Your assignment: Restate, in full and unchanged, the entries that follow, but not their pictures.

Saved entries:
- - -

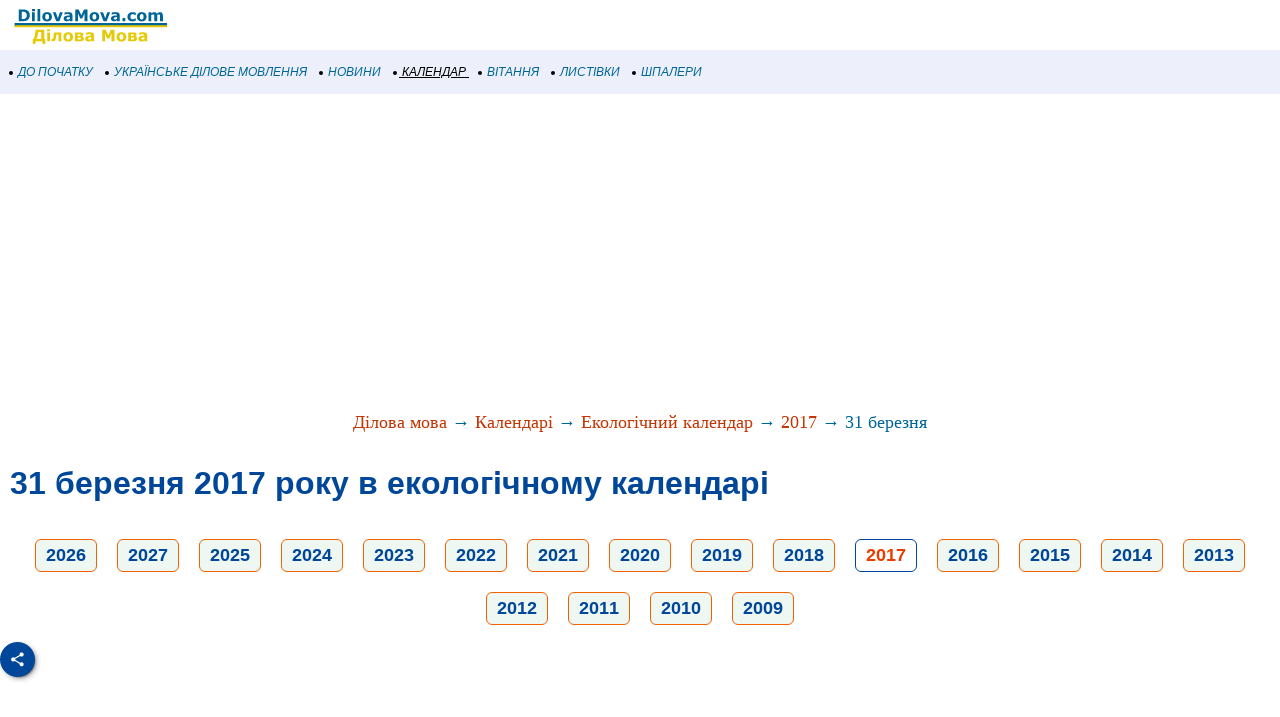

--- FILE ---
content_type: text/html; charset=utf-8
request_url: https://www.google.com/recaptcha/api2/aframe
body_size: 267
content:
<!DOCTYPE HTML><html><head><meta http-equiv="content-type" content="text/html; charset=UTF-8"></head><body><script nonce="EDrsEbvAtYBi1YmH9hgxkQ">/** Anti-fraud and anti-abuse applications only. See google.com/recaptcha */ try{var clients={'sodar':'https://pagead2.googlesyndication.com/pagead/sodar?'};window.addEventListener("message",function(a){try{if(a.source===window.parent){var b=JSON.parse(a.data);var c=clients[b['id']];if(c){var d=document.createElement('img');d.src=c+b['params']+'&rc='+(localStorage.getItem("rc::a")?sessionStorage.getItem("rc::b"):"");window.document.body.appendChild(d);sessionStorage.setItem("rc::e",parseInt(sessionStorage.getItem("rc::e")||0)+1);localStorage.setItem("rc::h",'1769461734187');}}}catch(b){}});window.parent.postMessage("_grecaptcha_ready", "*");}catch(b){}</script></body></html>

- - -

Exercise result:
--- FILE ---
content_type: text/html; charset=utf-8
request_url: https://www.google.com/recaptcha/api2/aframe
body_size: 267
content:
<!DOCTYPE HTML><html><head><meta http-equiv="content-type" content="text/html; charset=UTF-8"></head><body><script nonce="EDrsEbvAtYBi1YmH9hgxkQ">/** Anti-fraud and anti-abuse applications only. See google.com/recaptcha */ try{var clients={'sodar':'https://pagead2.googlesyndication.com/pagead/sodar?'};window.addEventListener("message",function(a){try{if(a.source===window.parent){var b=JSON.parse(a.data);var c=clients[b['id']];if(c){var d=document.createElement('img');d.src=c+b['params']+'&rc='+(localStorage.getItem("rc::a")?sessionStorage.getItem("rc::b"):"");window.document.body.appendChild(d);sessionStorage.setItem("rc::e",parseInt(sessionStorage.getItem("rc::e")||0)+1);localStorage.setItem("rc::h",'1769461734187');}}}catch(b){}});window.parent.postMessage("_grecaptcha_ready", "*");}catch(b){}</script></body></html>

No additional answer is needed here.